**取り組む課題**
a - 次の(i)〜(iii)の記述が本文の内容と合っているかを判断せよ。それぞれ「はい」か「いいえ」で答え、決め手となる本文の言葉を一字一句そのまま引用すること。
(i) コメント入力欄では改行ができ、Markdown記法も使える。
(ii) 元の投稿へのリンクURLは、転送時に手動で入力する必要がある。
(iii) 以前のバージョンの監査ログを対象にアラート設定をしている場合でも、修正は必要ない。
b - 本文の中で「ようです。」で終わる文をすべて、文全体を引用して挙げよ。
c - 本文から「転送が完了すると、ダイアログ」から「変更が行われているようです。」までの部分を、手を加えずに抜き出せ。

**掲載本文**
* * * *
また、コメント入力欄は1行テキスト欄に見えますが、Shift+Enter
を押すことで改行を行うことができ、Markdown記法も使用することができます。
転送が完了すると、ダイアログで選択した転送先チャンネルに以下のような投稿が作成されます。
元の投稿へのリンクURLは自動で挿入されます。
注意: 日本語入力時の不具合について
現在、コメントを追加する前に転送先チャンネルを選択してしまうと、コメント入力中のEnter
キー押下によってメッセージ転送が実行されてしまうバグがあるようです。日本語でコメントを入力する場合は、Enter
キーを押さずに確定を行う(カーソルを押下することが確定するなど)か、転送先チャンネルを選択する前に入力を完了することで回避できそうです。
(Enterprise) Platform: Audit Log v2 Beta
システム管理者向けの監査ログの内容がアップデートされるようです。
今回のアップデートでは、監査対象イベントの前後の状態の変化により焦点を当て、以前より多くのイベントのデータが記録できるようスキーマの変更が行われているようです。
以前のバージョンの監査ログを対象にアラート設定などを行なっている場合、今後Audit Log v2に合わせた修正が必要になります。
* * * *
**データ抜粋**
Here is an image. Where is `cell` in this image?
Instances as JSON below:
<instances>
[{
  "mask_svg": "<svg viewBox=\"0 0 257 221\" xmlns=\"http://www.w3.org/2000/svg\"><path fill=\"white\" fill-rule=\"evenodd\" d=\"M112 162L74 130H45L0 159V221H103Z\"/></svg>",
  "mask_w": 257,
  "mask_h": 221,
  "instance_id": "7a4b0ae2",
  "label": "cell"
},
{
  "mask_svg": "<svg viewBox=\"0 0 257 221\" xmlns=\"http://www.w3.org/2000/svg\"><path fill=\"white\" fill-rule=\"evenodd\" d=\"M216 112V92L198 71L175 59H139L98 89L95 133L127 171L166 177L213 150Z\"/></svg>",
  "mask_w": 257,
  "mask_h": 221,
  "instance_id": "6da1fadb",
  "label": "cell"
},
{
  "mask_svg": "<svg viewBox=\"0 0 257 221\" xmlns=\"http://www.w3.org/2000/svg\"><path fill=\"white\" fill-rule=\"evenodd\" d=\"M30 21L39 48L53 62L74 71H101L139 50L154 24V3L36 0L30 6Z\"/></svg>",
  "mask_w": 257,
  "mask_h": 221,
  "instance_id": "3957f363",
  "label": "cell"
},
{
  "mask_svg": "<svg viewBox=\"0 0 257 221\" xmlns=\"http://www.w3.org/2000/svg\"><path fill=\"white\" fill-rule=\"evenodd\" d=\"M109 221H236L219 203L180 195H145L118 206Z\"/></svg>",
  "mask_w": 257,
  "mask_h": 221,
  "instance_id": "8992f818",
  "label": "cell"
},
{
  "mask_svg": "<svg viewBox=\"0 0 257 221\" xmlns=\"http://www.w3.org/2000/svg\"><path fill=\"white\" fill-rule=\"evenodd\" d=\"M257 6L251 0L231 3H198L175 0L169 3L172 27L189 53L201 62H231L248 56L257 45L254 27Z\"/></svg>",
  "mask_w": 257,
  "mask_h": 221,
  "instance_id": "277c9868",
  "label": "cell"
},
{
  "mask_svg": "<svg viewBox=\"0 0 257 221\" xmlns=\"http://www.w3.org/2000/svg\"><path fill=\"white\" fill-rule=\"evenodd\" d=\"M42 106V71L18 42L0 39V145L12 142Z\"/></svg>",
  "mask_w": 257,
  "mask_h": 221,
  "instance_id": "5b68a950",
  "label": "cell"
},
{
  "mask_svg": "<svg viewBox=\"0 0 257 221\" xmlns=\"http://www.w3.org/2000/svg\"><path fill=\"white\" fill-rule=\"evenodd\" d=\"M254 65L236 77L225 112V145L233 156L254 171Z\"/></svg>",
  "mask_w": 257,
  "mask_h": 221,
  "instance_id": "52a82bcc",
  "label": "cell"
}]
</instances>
* * * *
**課題の解答**
a -
(i) はい。「改行を行うことができ、Markdown記法も使用することができます。」
(ii) いいえ。「元の投稿へのリンクURLは自動で挿入されます。」
(iii) いいえ。「今後Audit Log v2に合わせた修正が必要になります。」

b -
・現在、コメントを追加する前に転送先チャンネルを選択してしまうと、コメント入力中のEnter キー押下によってメッセージ転送が実行されてしまうバグがあるようです。
・システム管理者向けの監査ログの内容がアップデートされるようです。
・今回のアップデートでは、監査対象イベントの前後の状態の変化により焦点を当て、以前より多くのイベントのデータが記録できるようスキーマの変更が行われているようです。

c -
転送が完了すると、ダイアログで選択した転送先チャンネルに以下のような投稿が作成されます。
元の投稿へのリンクURLは自動で挿入されます。
注意: 日本語入力時の不具合について
現在、コメントを追加する前に転送先チャンネルを選択してしまうと、コメント入力中のEnter
キー押下によってメッセージ転送が実行されてしまうバグがあるようです。日本語でコメントを入力する場合は、Enter
キーを押さずに確定を行う(カーソルを押下することが確定するなど)か、転送先チャンネルを選択する前に入力を完了することで回避できそうです。
(Enterprise) Platform: Audit Log v2 Beta
システム管理者向けの監査ログの内容がアップデートされるようです。
今回のアップデートでは、監査対象イベントの前後の状態の変化により焦点を当て、以前より多くのイベントのデータが記録できるようスキーマの変更が行われているようです。